CHALLENGE.
Revise the lines below so that "concrete column" becomes "concrete pillar" wherever it appears, leaving every other word untouched.

[Spatial question lines]
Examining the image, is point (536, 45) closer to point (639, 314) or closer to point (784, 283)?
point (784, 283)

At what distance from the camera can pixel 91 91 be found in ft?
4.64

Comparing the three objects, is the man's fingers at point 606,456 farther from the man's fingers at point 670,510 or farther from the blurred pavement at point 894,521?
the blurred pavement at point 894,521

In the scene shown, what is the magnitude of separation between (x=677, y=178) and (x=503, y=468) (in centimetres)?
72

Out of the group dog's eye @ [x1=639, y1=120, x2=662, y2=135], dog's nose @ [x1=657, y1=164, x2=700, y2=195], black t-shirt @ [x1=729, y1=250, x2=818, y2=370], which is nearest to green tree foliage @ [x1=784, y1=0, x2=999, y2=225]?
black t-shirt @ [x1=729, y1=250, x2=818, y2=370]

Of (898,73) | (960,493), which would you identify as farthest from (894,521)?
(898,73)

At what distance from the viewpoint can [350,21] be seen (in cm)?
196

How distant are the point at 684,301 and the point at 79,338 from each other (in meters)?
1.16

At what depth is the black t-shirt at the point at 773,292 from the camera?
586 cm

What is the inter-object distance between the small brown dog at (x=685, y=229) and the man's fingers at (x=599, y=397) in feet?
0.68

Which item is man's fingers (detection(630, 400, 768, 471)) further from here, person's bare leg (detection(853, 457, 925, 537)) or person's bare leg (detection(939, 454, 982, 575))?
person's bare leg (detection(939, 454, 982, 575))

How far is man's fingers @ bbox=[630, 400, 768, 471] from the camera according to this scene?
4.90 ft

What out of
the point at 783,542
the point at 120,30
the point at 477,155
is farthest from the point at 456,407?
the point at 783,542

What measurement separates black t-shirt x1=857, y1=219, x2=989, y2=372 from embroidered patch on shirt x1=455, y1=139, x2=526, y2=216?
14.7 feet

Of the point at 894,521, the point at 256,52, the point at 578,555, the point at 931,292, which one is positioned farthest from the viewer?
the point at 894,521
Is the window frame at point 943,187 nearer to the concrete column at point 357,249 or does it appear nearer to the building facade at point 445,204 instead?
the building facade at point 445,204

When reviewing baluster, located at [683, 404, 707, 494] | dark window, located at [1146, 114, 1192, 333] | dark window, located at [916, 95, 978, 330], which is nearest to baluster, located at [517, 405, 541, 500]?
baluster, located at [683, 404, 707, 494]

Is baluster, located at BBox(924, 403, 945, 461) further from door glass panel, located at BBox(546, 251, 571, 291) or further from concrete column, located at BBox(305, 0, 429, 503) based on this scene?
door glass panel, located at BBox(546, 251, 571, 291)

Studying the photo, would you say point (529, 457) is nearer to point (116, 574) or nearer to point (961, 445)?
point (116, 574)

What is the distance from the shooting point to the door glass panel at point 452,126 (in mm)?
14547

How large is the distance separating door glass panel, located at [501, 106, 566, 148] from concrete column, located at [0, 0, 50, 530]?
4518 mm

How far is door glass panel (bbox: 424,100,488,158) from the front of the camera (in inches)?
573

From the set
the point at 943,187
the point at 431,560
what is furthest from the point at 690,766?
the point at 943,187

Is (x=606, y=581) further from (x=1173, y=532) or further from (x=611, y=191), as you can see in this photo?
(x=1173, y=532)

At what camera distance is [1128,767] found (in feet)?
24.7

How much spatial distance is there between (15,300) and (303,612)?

TASK SOLUTION.
Examining the image, is point (536, 45) closer to point (639, 314) or closer to point (784, 283)?
point (784, 283)

At what distance from the camera can pixel 91 91 be found in ft?
4.64

Comparing the three objects, is the man's fingers at point 606,456 farther from the man's fingers at point 670,510 or farther from the blurred pavement at point 894,521?
the blurred pavement at point 894,521

In the scene shown, what is the magnitude of separation between (x=677, y=178) and (x=503, y=468) (in centimetres)?
72

Out of the group dog's eye @ [x1=639, y1=120, x2=662, y2=135], dog's nose @ [x1=657, y1=164, x2=700, y2=195], black t-shirt @ [x1=729, y1=250, x2=818, y2=370], which is nearest to green tree foliage @ [x1=784, y1=0, x2=999, y2=225]?
black t-shirt @ [x1=729, y1=250, x2=818, y2=370]

Of (898,73) | (960,493), which would you identify as farthest from (894,521)?
(898,73)

At what distance from the viewpoint can [350,21] be seen (in cm)?
196

How distant are the point at 684,301 and the point at 79,338 from each other (in meters)?
1.16

At what depth is the black t-shirt at the point at 773,292 from the camera?
586 cm

What is the inter-object distance between the small brown dog at (x=685, y=229) and the man's fingers at (x=599, y=397) in feet?
0.68

Which item is man's fingers (detection(630, 400, 768, 471)) further from here, person's bare leg (detection(853, 457, 925, 537)) or person's bare leg (detection(939, 454, 982, 575))?
person's bare leg (detection(939, 454, 982, 575))

How far is man's fingers @ bbox=[630, 400, 768, 471] from the camera according to this scene?
4.90 ft

What out of
the point at 783,542
the point at 120,30
the point at 477,155
is farthest from the point at 456,407?
the point at 783,542

What measurement separates black t-shirt x1=857, y1=219, x2=989, y2=372 from embroidered patch on shirt x1=455, y1=139, x2=526, y2=216?
14.7 feet

Of the point at 894,521, the point at 256,52, the point at 578,555, the point at 931,292, which one is positioned farthest from the viewer?
the point at 894,521
Is the window frame at point 943,187 nearer to the concrete pillar at point 357,249 or does it appear nearer to the building facade at point 445,204 instead?
the building facade at point 445,204

When reviewing baluster, located at [683, 404, 707, 494] | dark window, located at [1146, 114, 1192, 333] | dark window, located at [916, 95, 978, 330], which is nearest to baluster, located at [517, 405, 541, 500]?
baluster, located at [683, 404, 707, 494]

Is baluster, located at BBox(924, 403, 945, 461) further from door glass panel, located at BBox(546, 251, 571, 291) or further from concrete pillar, located at BBox(305, 0, 429, 503) based on this scene?
door glass panel, located at BBox(546, 251, 571, 291)

Studying the photo, would you say point (529, 457) is nearer to point (116, 574) or nearer to point (961, 445)?
point (116, 574)

What is the distance from the shooting point to the door glass panel at point 452,126 (in mm)?
14547

How large is the distance separating door glass panel, located at [501, 106, 566, 148] from concrete pillar, located at [0, 0, 50, 530]?
4518 mm

How far is door glass panel (bbox: 424,100,488,158) from the front of the camera (in inches)?
573

From the set
the point at 943,187
the point at 431,560
what is furthest from the point at 690,766?
the point at 943,187

Is (x=606, y=581) further from (x=1173, y=532) or further from (x=611, y=191), as you can see in this photo?
(x=1173, y=532)

At what camera distance is [1128,767] found (in feet)?
24.7

How much spatial distance is there between (15,300) and (303,612)?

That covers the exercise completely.